Primo, le cas Dieudo : "Pour ce qui est de l’article concernant le film de Dieudonné, que nous désapprouvons, vous avez pu remarquer qu’il avait été retiré par le comité de lecture, qui est intervenu à postériori"... Exit Dieudonné.
Deuxio, le cas Meyssan : "Vous me refusez le droit de publier un entretien avec Thierry Meyssan, qui a l’époque vivait en France et avait des responsabilités politiques, alors que vous recevez en grande pompe Marine Le Pen le 23 janvier 2012 pour échanger avec vos lecteurs. Vous remarquerez que nous n’avons jamais donné la parole au Front National sur note site. Et nous ne le ferons jamais, soyez rassurés." Pour justifier son invitation de Meyssan, Balme se croit obligé de dire qu'il n'invitera jamais Marine Le Pen que Rue89 a invitée... Ce qui témoigne d'une drôle de conception de la démocratie. Marine Le Pen serait-elle plus infréquentable que Kadhafi, El-Assad, Ahmadinejad, Poutine... qui ont droit à des articles élogieux sur son site ? Petit manque de cojones là...

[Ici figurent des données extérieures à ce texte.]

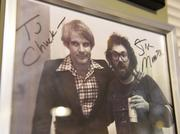 An autographed photo of comedian Steve Martin with Chuck Morris on New Year's Eve 1974 hangs in Morris' office.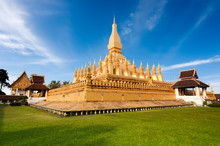 Religious Architecture And Landmarks. Golden Buddhist Pagoda Of Phra That Luang Temple Under Blue Sky. Vientiane, Laos Travel Landscape And Destinations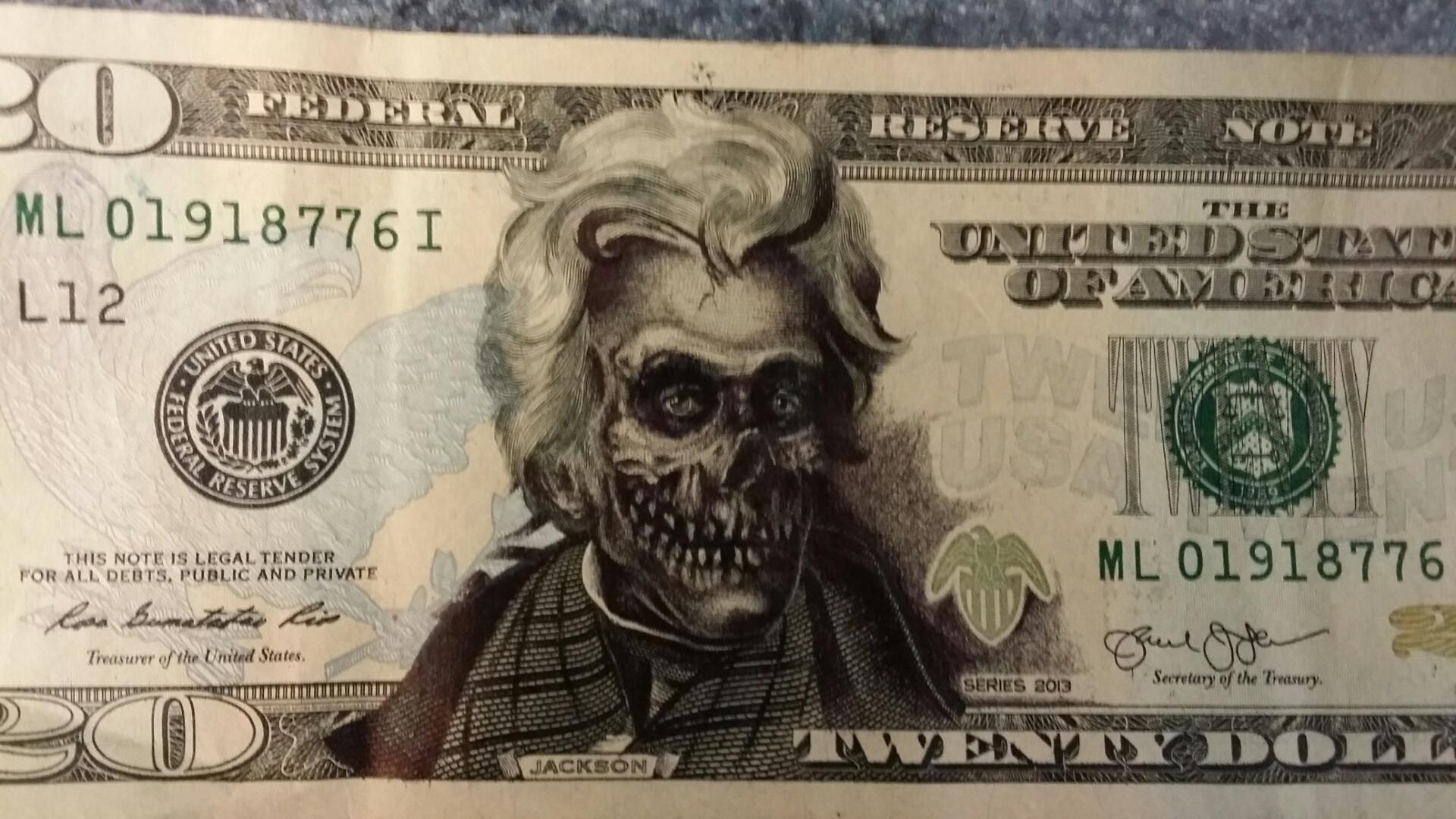 Skull drawn over Andrew Jackson on $20 bill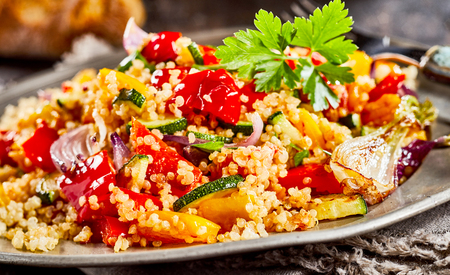 Tomato, onion, parsley mixed with quinoa served on plate
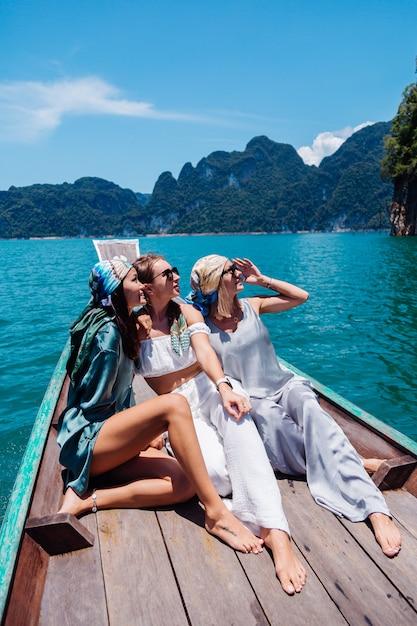 Drei freundinnen von touristen reisen um khao sok nationalpark, im urlaub in thailand. segeln auf asiatischem boot auf see am sonnigen tag, mit herrlicher aussicht. Kostenlose Fotos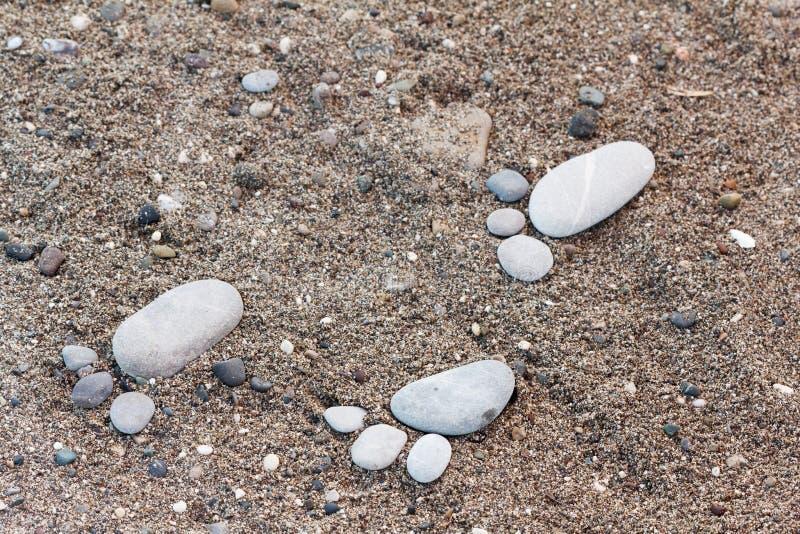 Groupe de pied par le caillou sur le fond de sable images libres de droits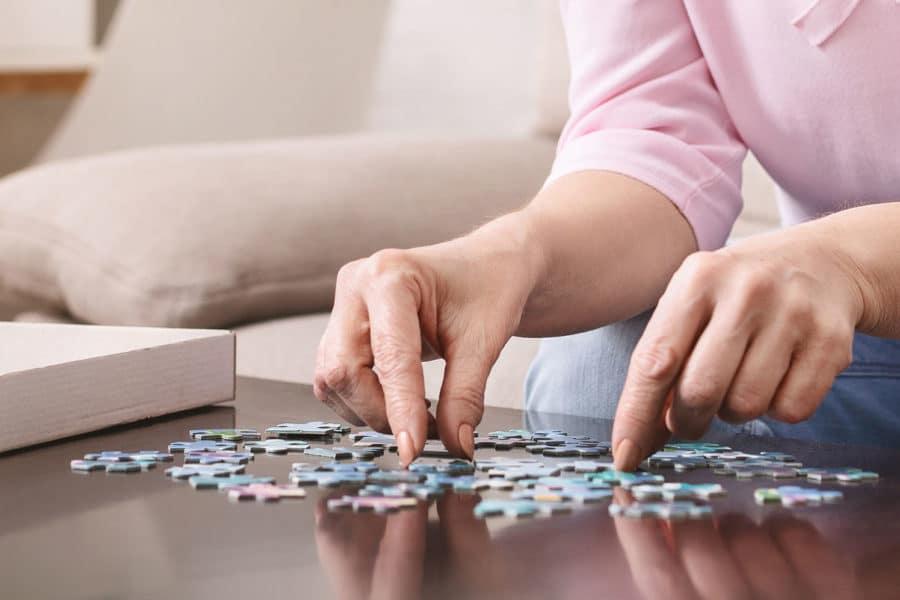 Ältere Frau stellt ein Puzzle zusammen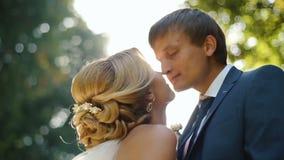 Baisers des couples de mariage dans les sunlits lumineux Les nouveaux mariés adorables frottent tendrement des nez en parc banque de vidéos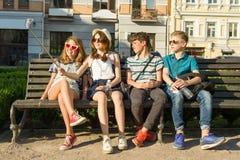 Il gruppo di gioventù sta divertendosi insieme all'aperto nel fondo urbano Vacanze estive, istruzione, concetto adolescente immagine stock libera da diritti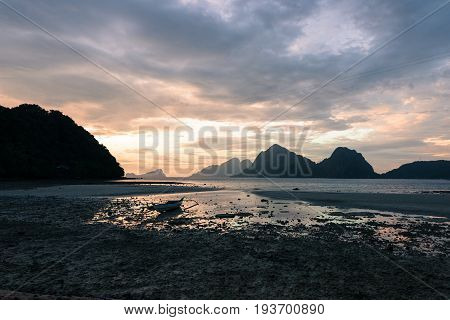 EL NIDO, PALAWAN, PHILIPPINES - MARCH 29, 2017: Wide angle view of sunset with a boat silhouette at Las Cabanas Beach.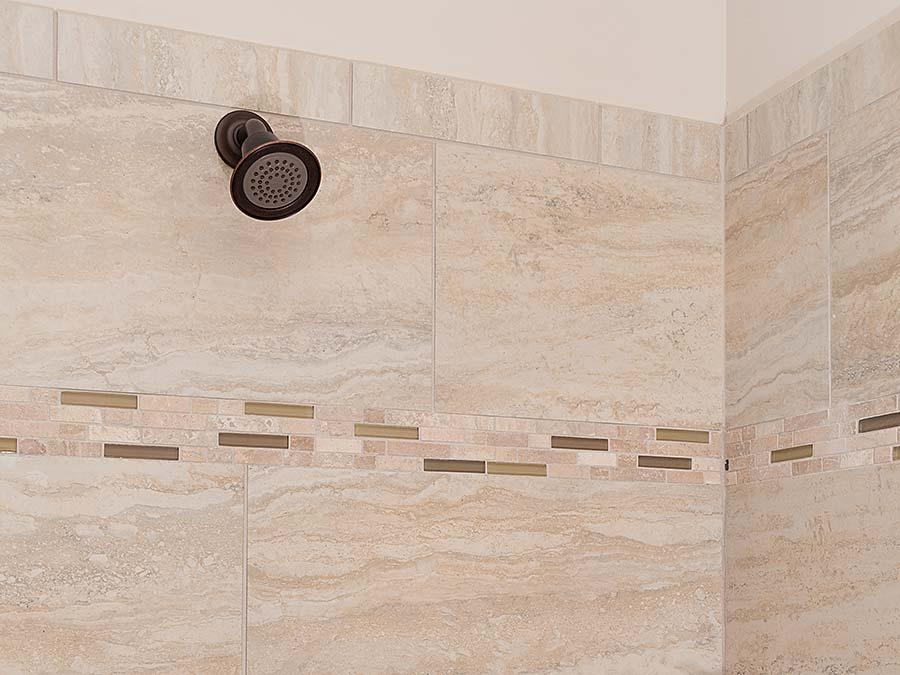 The Montgomery featuring Tier 5  Michelle Crema Vein Cut Tile and Tier 2 Mushroom/ Morning Sun Listello in the Shower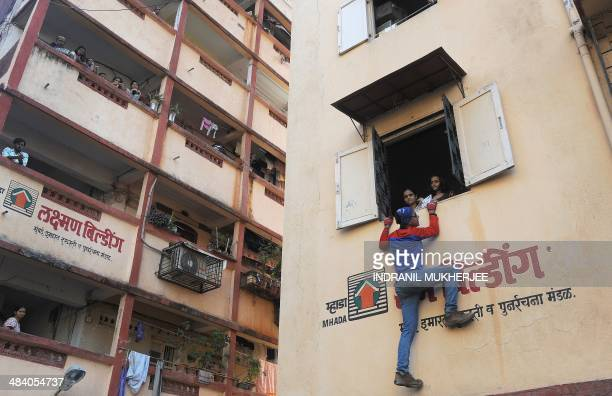 Indian climber and independent political candidate Gaurav Sharma wearing a 'spiderman' costume climbs to the window of a residential building and...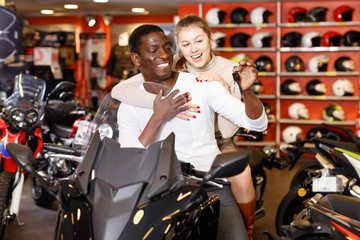 Happy  young couple satisfied with choice in modern motorcycle salon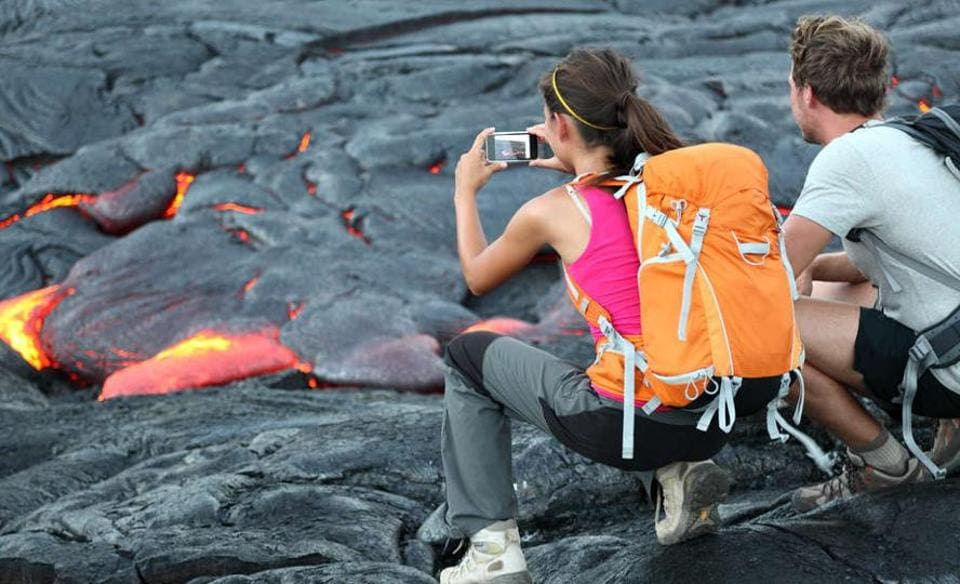 Tourists taking photo of flowing lava from Kilauea volcano around Hawaii volcanoes national park, USA.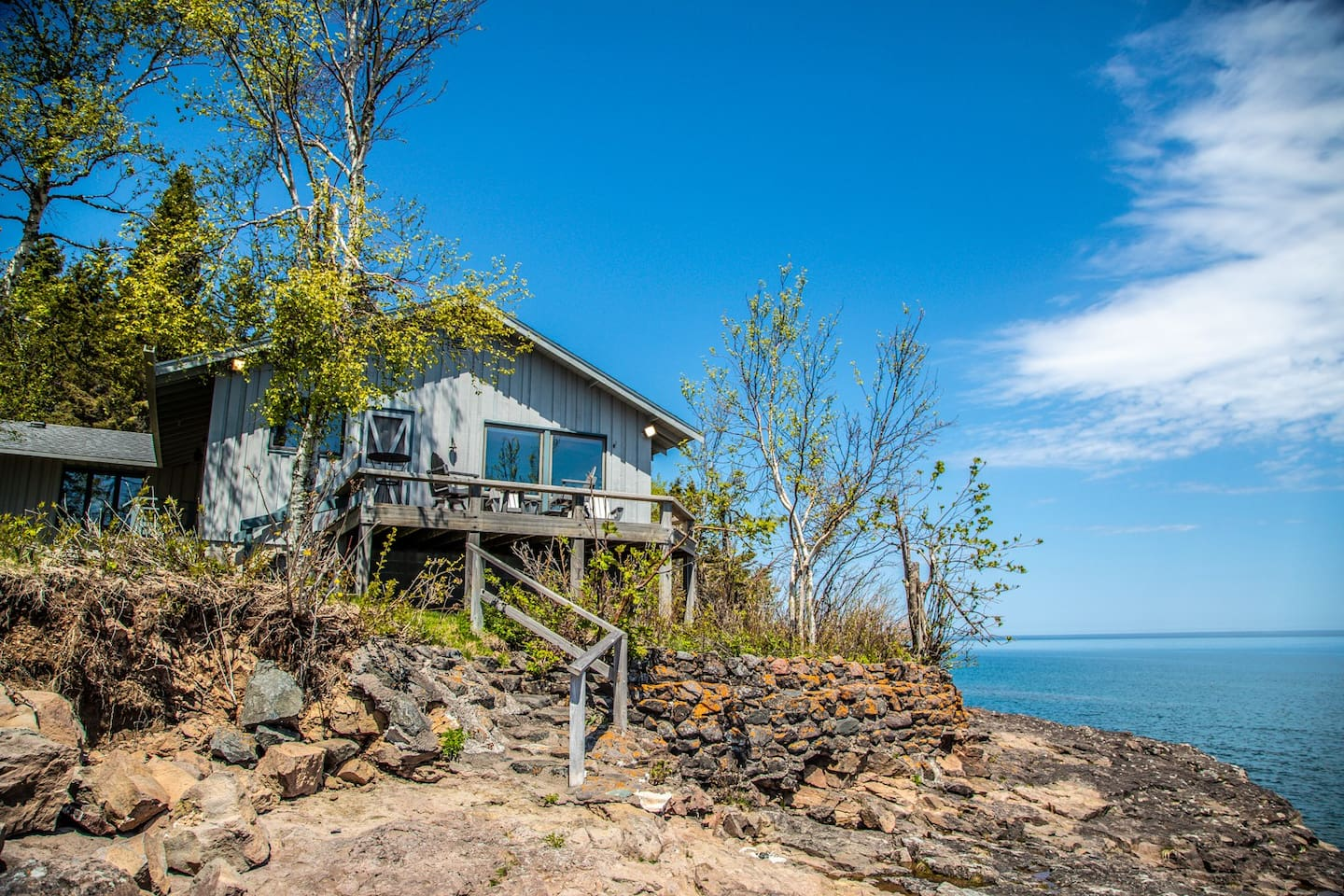 Located on four acres of enchanting property at the end of charming road that winds through the forest and leads to the shores of Lake Superior, its no wonder we call this home Water and Woods.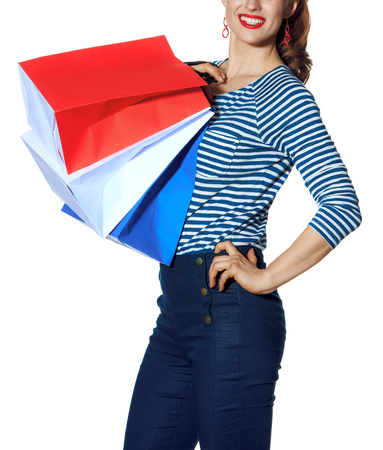 Shopping. The French way. Closeup on smiling stylish fashion-monger with shopping bags of the colours of the French flag isolated on white background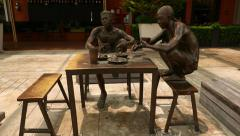 Bronze composition of dockers eating, camera move around Stock Footage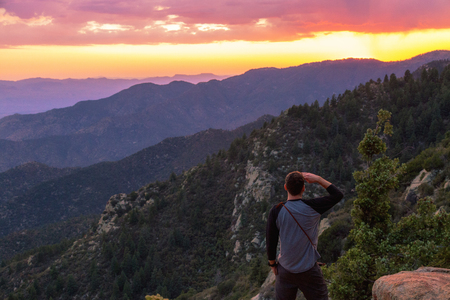 Male tourist with hand above eyes looking out over a colorful sunset on a mountain range in eastern Arizona, United States
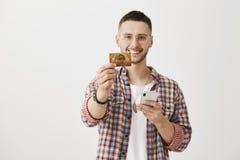 明智地花费您的金钱 拿着智能手机的愉快的可爱的男学生,当拉扯往照相机和显示时的手 免版税库存照片
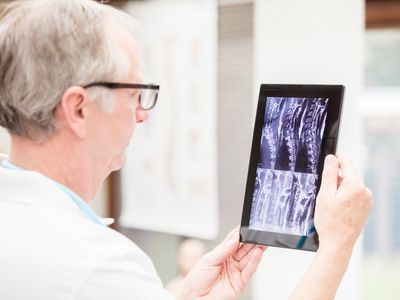 Doctor checking MRI images on tablet PC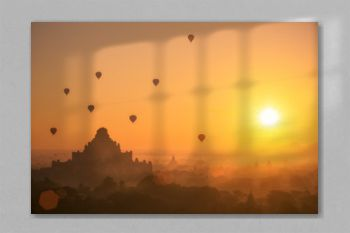 Hot air balloon over plain of Bagan in misty morning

Tertio : accusé d'homophobie, le maire montre patte blanche et fait même un peu de zèle : "Non, je ne suis pas homophobe : avant-même les attaques de « Rue89 », je me suis déclaré à Lyon-Capitale, favorable au mariage des homosexuels et à leur accès à l’adoption."
En dépit de ces quelques réserves, les derniers mots de son droit de réponse visent dans le mille :
"Le journalisme n’en sort pas grandi car la méthode s’apparente fort à une sorte d’assassinat politique qui ne veut pas dire son nom.Ce comportement donne raison à la presse alternative qui ne se laisse pas et ne se laissera pas intimider par les purificateurs de la toile. Nous sommes dans une République où le mot liberté, surtout quand il est suivi de celui d’expression reste encore a défendre au risque de se mettre à dos, tout ce que la presse bienpensante compte de journalistes ou de supposés tels."
Nous vivons un temps inquiétant de profonde intolérance, où certains individus décrètent qu'ils ne dialoguent pas, et qu'il ne faut pas dialoguer avec d'autres personnes, réputées infréquentables. Et qui se félicitent de cette fermeture. Ces gens ne sont pas des démocrates. Ils ne sauraient être non plus qualifiés d'humanistes. Le drame de notre époque, c'est que ces esprits sectaires, on les trouve souvent dans les médias eux-mêmes, parmi les journalistes. Quand la démocratie pourrit par la tête... que faut-il faire ?
J'aurais pu finir avec une vidéo d'Etienne Chouard, qui est l'incarnation même de l'esprit démocratique, ouvert, tolérant, que beaucoup de nos journalistes, et parfois blogueurs, n'ont plus. Mais pour varier les plaisirs, je mets cette vidéo de Piero San Giorgio, qui répond à ses détracteurs, lui reprochant de fréquenter des gens qu'il ne faut pas fréquenter lorsqu'on est un bon petit soldat de la secte des bien-pensants. Le langage est parfois moins châtié que chez Chouard, mais le message est bon...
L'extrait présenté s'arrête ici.